One thing was certain. No Dorianesque painting was locked away above stairs in this villa. The face of Dixon Whittington reflected the man. The eyes, of course, were the features one noticed first. Small and nearly round, with a darkish gray-green tinge, they were set deep in the forepart of his skull, widely separated by pasty flesh. The nose was thick and veined, with flaring deep-lined wings and black gaping hair-filled nostrils. Lines of sour discontent fanned down across the flesh from his nose to the corners of his mouth. His cheeks were rounded and mottled, though meticulously shaved, and his small mouth was thick lipped, the lower lip protruding in a moneyed pout. His forehead was high and pale and gleaming, with thick black brows hung awninglike over those beetle eyes. In ridiculous contrast to the jungly under-brush of brows, his coal-black hair was plastered straight back on his bulky head in the style of Valentino.

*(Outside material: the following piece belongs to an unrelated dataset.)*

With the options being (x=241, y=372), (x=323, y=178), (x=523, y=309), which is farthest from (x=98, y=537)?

The body on which this head sat solidly and truculently was, in a word, gross. Is that the right word? Does it get the idea across? What I’m trying to picture for you is, see, a businessman. You know what businessmen are built like, they’re the ones for whom the double-breasted suit was invented. Kind of barrely. Chunky. Now, you take that businessman, and you give him a nasty mind and a life of ease and dissipation, and pretty soon that same double-breasted suit, when he puts it on, is single-breasted. And he isn’t chunky anymore, he’s soft and flabby. Gross, in other words. But the original businessman body is still down inside there someplace. You have the feeling that if you prodded him with a finger, it would be like prodding a thick layer of dough over a honeydew melon. Soft and flabby, with the original chunkiness down underneath. Gross. See?

I looked at this thing, this seven hundred thousand dollar mistake, this Dixon Whittington, and then I looked at Rhett. The gross mistake before us had created this tiny child, and what that proves I don’t really know. I’d have to see the mother first. But of course, the mother had flung herself from a window, and was unavailable for the viewing.

Come to think of it, that fact alone made the viewing unnecessary. It didn’t matter what the mother looked like. Having been betrayed by this dank troll here in front of me, she had taken the easy way out, totally ignoring her own responsibility to the child she had brought into the world.